Stories endure. A story — with characters, a narrative arch, a deeper meaning — does much more than just inform, it also makes you feel part of the story. ​The primary goal of the Narrative Journalism Foundation is to stimulate the use of narrative journalism, also known as narrative non-fiction, in the Dutch media. This includes journalistic productions for daily, weekly and monthly print media, as well as books, radio, internet and television. During this series of Livecasts we’ll talk with the creators of impactful journalistic productions from all over the world. We’ll discuss how they have used narrative techniques successfully, without losing their journalistic integrity.

Most science journalists dream of a story, such as the story about Henrietta Lacks, that in 2017 was made into an Emmy Nominated HBO film starring Oprah Winfrey…

Bestselling author Rebecca Skloot spent more than ten years doggedly uncovering the truth about the life, death, and ultimate “immortality” of a poor Black tobacco farmer named Henrietta Lacks. Her phenomenal book The Immortal Life of Henrietta Lacks has sold nearly 3 million copies to date. Part detective story, part scientific odyssey, and part family saga, The Immortal Life raises haunting yet urgent questions about race, class, autonomy, and bioethics in America.
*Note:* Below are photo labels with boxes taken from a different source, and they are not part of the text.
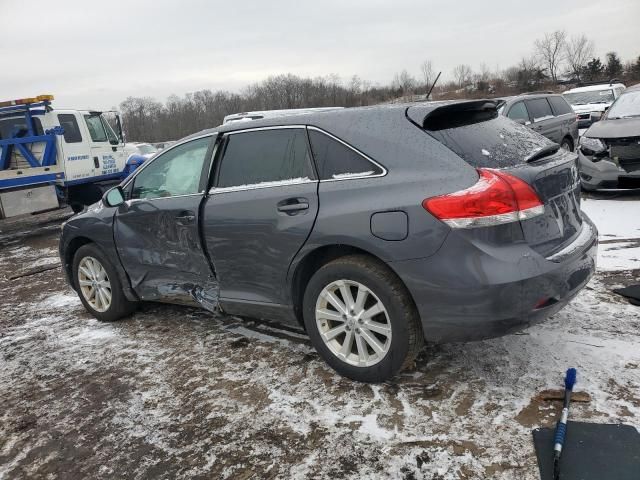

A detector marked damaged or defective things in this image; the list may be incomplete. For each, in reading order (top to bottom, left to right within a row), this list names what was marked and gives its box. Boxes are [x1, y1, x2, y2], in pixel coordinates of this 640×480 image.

damaged door panel [114, 135, 216, 308]
damaged gray car [57, 102, 596, 382]
damaged gray car [576, 84, 640, 189]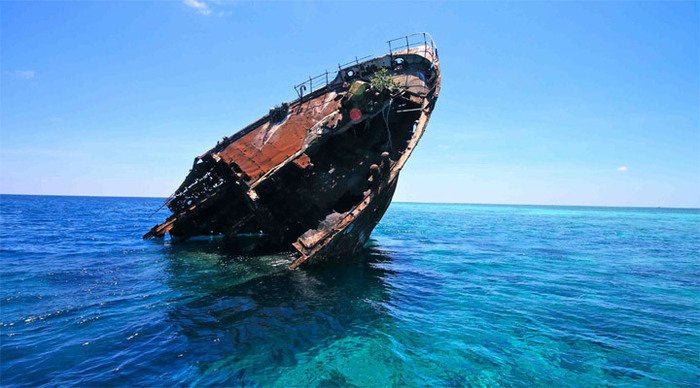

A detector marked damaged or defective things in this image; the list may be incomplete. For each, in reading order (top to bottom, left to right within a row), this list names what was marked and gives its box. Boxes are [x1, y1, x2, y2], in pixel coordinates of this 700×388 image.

rusted ship hull [145, 33, 440, 268]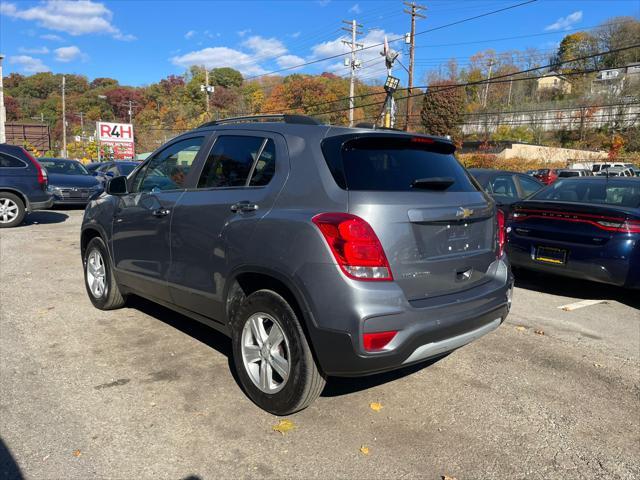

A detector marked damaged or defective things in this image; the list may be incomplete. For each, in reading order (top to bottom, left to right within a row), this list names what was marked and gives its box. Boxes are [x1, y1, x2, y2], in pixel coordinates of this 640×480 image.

cracked asphalt [0, 208, 636, 478]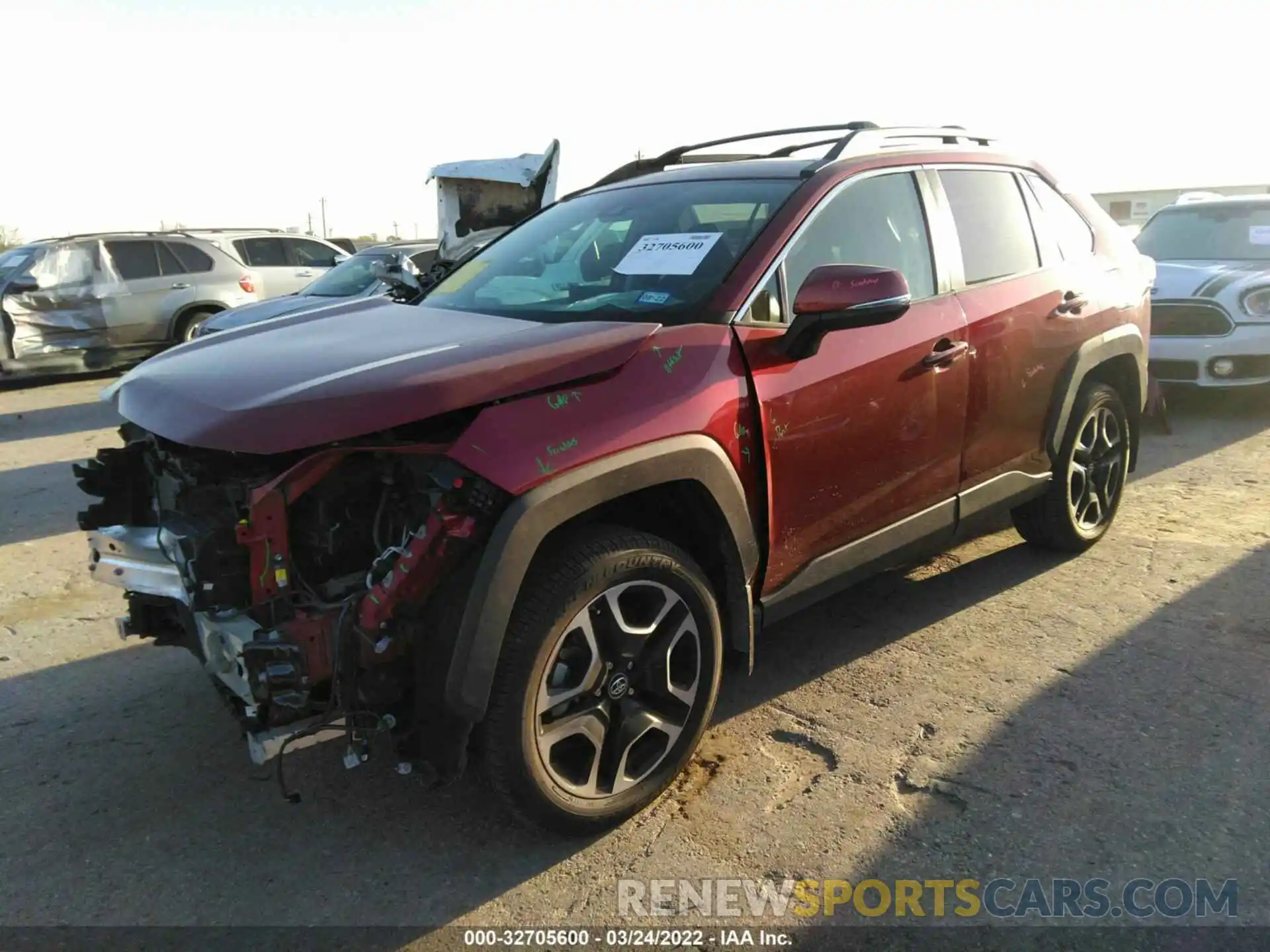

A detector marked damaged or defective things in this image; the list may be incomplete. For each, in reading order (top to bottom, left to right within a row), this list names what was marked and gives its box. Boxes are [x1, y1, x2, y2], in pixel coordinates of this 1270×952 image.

crumpled hood [198, 294, 340, 335]
front-end damage [75, 424, 505, 797]
crumpled hood [109, 298, 660, 454]
damaged red suv [77, 125, 1153, 832]
cracked pavement [2, 376, 1270, 939]
crumpled hood [1153, 261, 1270, 301]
In The Immortal Life, Skloot tells the story of a young Black woman who died of cervical cancer in 1951—and left behind an inexplicably immortal line of cells known as HeLa. Henrietta’s cells—harvested without her knowledge or consent—contributed to scientific advancements as varied as the polio vaccine, treatments for cancers and viruses, in-vitro fertilization, and the impact of space travel on human cells. The Immortal Life is also the story of Henrietta’s descendants, the Lacks family, some of whom were used in research without their consent and none of whom have ever benefited from the commercialization of HeLa cells, even though those cells have helped biotech companies make millions of dollars. It was only in August 2020, the centennial celebration of Henrietta’s birth, when that began to change. It was at that time that organizations that utilize the HeLa cells made the first historic gifts to the Henrietta Lacks Foundation

Rebecca Skloot has a BS in biological sciences and a MFA in creative nonfiction. She has taught creative writing and science journalism at the University of Memphis, the University of Pittsburgh, and New York University. She is the founder and president of the Henrietta Lacks Foundation, which strives to provide financial assistance to needy individuals who have made important contributions to scientific research without their knowledge or consent.

In this livecast, organized in collaboration with the Association for Science Journalism and Communication Netherlands (VWN), we talk with Dutch science journalist/writer Job de Vrieze and Rebecca Skloot about the process of making The Immortal Life of Henrietta Lacks and how to apply narrative techniques in science writing.